Cuando la vida está en un ataúd

Navidad en plena guerra. Guerra en plena Navidad. Guerra y Navidad: dos realidades que resultan incompatibles pero que conviven en estos días de un modo tan dramático como inexplicable. Esta Navidad habrá nuevas viudas que llorarán a sus maridos muertos en las trincheras, habrá niños y niñas que pasarán hambre y frío, habrá miles de personas que pasarán los días entre escombros.

En estas fechas, el mundo se verá inundado de mensajes cargados de buenos deseos. Deseos de felicidad, de paz, de salud, de prosperidad… Me parece una buena costumbre, aunque tenga un alto ingrediente protocolario. Acostumbrados a escuchar insultos, calumnias y agresiones, creo que no está mal que durante un par de semanas cruce el planeta un tsunami de felicitaciones y buenos deseos. No sé si las bombas y los cañonazos de la guerra rusa en Ucrania permitirán escuchar la formulación de ese aluvión de palabras hermosas.

■ INSTRUCCIONES DE LA TAREA ■
Enumera, por favor, todos los deseos que nombra el texto de arriba en la frase que comienza con «Deseos de felicidad».

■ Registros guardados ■
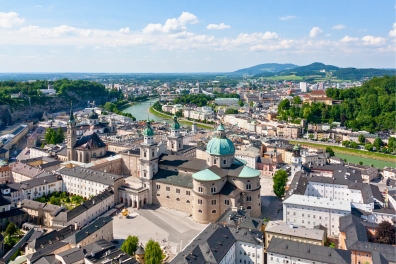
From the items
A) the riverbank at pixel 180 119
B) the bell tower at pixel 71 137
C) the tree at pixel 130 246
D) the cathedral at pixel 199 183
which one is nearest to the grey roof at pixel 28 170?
the cathedral at pixel 199 183

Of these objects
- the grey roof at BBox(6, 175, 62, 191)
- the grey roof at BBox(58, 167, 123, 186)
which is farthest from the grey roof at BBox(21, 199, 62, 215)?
the grey roof at BBox(58, 167, 123, 186)

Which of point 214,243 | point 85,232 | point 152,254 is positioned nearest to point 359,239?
point 214,243

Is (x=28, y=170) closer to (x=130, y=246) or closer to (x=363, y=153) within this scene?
(x=130, y=246)

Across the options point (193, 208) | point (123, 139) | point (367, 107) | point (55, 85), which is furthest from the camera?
point (55, 85)

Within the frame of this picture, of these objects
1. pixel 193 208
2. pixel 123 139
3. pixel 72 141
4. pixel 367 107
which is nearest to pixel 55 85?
pixel 123 139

■ SOLUCIÓN DEL EJERCICIO ■
- Felicidad
- Paz
- Salud
- Prosperidad